» **TEXT SEGMENT**
++++++

- Original 1998 VHS cover of Pig.
- Directed by: Rozz Williams Nico B.
- Written by: Rozz Williams Nico B.
- Produced by: Nico B.
- Starring: Rozz Williams James Hollan
- Production companies: Open Eye Productions Cult Epics
- Distributed by: CAV Distributing
- Release date: 1998;
- Running time: 23 minutes
- Country: United States
- Language: English

= Pig (1998 film) =

Pig is a 1998 experimental, psychological horror, short film directed and produced by American underground film maker Nico B. and co-directed by and starring deathrock pioneer Rozz Williams. The film co-stars James Hollan and was distributed by the CAV Distributing company in South San Francisco and produced by the studios Open Eye Productions and Cult Epics. (The latter of which Nico B. is the founder and owner.)

==Background==
Running about 23 minutes, Pig is a disjointed, heavily stylized and minimalistic film depicting a serial killer (Williams) journeying out to an abandoned house in Death Valley where he proceeds to ritualistically murder an unidentified man (Hollan). The film details their unspoken relationship through sadomasochism and symbolism.

==Plot==
Pig opens with a scene of the black-garbed killer preparing to leave a small house. The individual places several items into a briefcase, appearing among them a deck of cards, a notebook, and a copy of the children's novel Mr. Pig and Sonny Too — an actual publication written in 1977 by the American author Lillian Hoban.

The individual closes up his briefcase, standing upright and turning to reveal on camera the bleeding, half-naked body of another man lying prostrate on the floor. The living man kicks aside the corpse of the dead one and continues downstairs, placing his belongings into a black car and driving away along a deserted road.

The driver continues through the outstretched desert, with power lines lining the side of the dirt trail. His vehicle passes an outcrop of rocks with an inscription painted on its face. Although perhaps being unintelligible, it appears to read either as "ELLE" or "ELLIE". Another sign crops up immediately after, written in black, reading Dead Man’s Point, though this is almost unreadable.

++++++

» **DATASET EXTRACT**

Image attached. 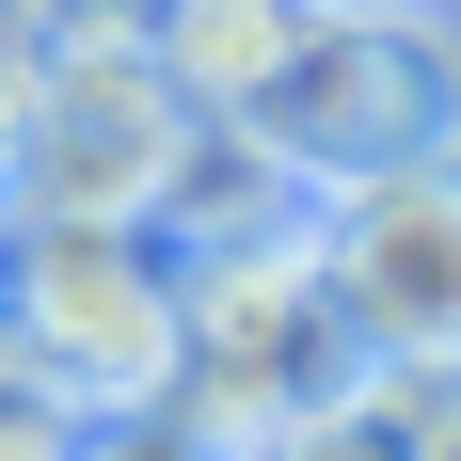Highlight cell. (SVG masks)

++++++

» **EXERCISE BRIEF**
Write the next part of the article on the 1998 short film Pig, carrying its plot summary forward from the sentence about the Dead Man's Point sign.

» **IN RESPONSE**
The film cuts to another individual, the unidentified man (Hollan), masked in white bandages covering his head. He wanders through the desert until reaching a telephone pole and sitting down, cross-legged.

The driver's car pulls up to the side of the road, and the masked figure enters on the passenger's side. The two drive down another path and stop at a small house. Upon exiting the vehicle, the film continues to a shot of the driver/killer leading the masked figure by a rope which binds his wrists, all the while carrying his briefcase. The dilapidated doorway to the house is shown to have the number "1334" laid out in small bones at the top, otherwise adorned with dominoes, a crucifix, caution tape, a glove, a knife, and various photographs of someone's arms and head being bound.

As the camera zooms onto the door frame, the scene cuts to the victimized masked man's arms being tied with gauze tape, and then finally at the bottom of the doorway a box of dominoes opens up to reveal a keyhole. Through the keyhole, a pig mask can be seen sticking through a broken wall. It is revealed that the killer is wearing the mask and pacing about the house.

The scene cuts again to a corridor in the house—the word "Look" is graffitied along the wall, where the masked man is bound at the wrists to a rope connected to the ceiling. The camera spins around the room before showing the two men outside again, this time the masked victim being led by his rope into a cellar. There the victimizer empties his entire briefcase, among his things a deck of pornographic cards, a large metal key, a wig, a black die with a chaosphere engraved on one side, a bondage mask, gloves, a chain, a bowie knife and other assorted cutlery, a cleaver, a pair of pliers, papers, at least two pairs of scissors, a plastic funnel with a feeding tube, and (perhaps most importantly) a book entitled Why God Permits Evil, among other items.

The captor places his hand on the head of the now once-more bound-to-the-ceiling victim and pulls part of the bandage-mask from his eye, exposing his darting gaze and sense of fear. A collection of pliers, knives, scissors, syringes, and other instruments from the briefcase can be seen below.

In the next scene, the killer is turning through the pages of Why God Permits Evil, revealing strange, graphic art and religious quotes. The camera then cuts to the victim, his head still gauzed, with the feeding tube in his mouth. The killer pours what appears to be blood through the funnel, into the victim's mouth, causing him to gag and choke, spitting it up onto his naked torso.

==Cast==
- James Hollan
- Rozz Williams

==Release==

===Home media===
The film was released for the first time on DVD by Cav Distribution on April 2, 2002. It was later released by Cult Epics on March 27, 2007 as a part of its Cinema of Death movie pack. Cult Epics later re-released the film as a double-feature on January 29, 2013, alongside 1334 (2012).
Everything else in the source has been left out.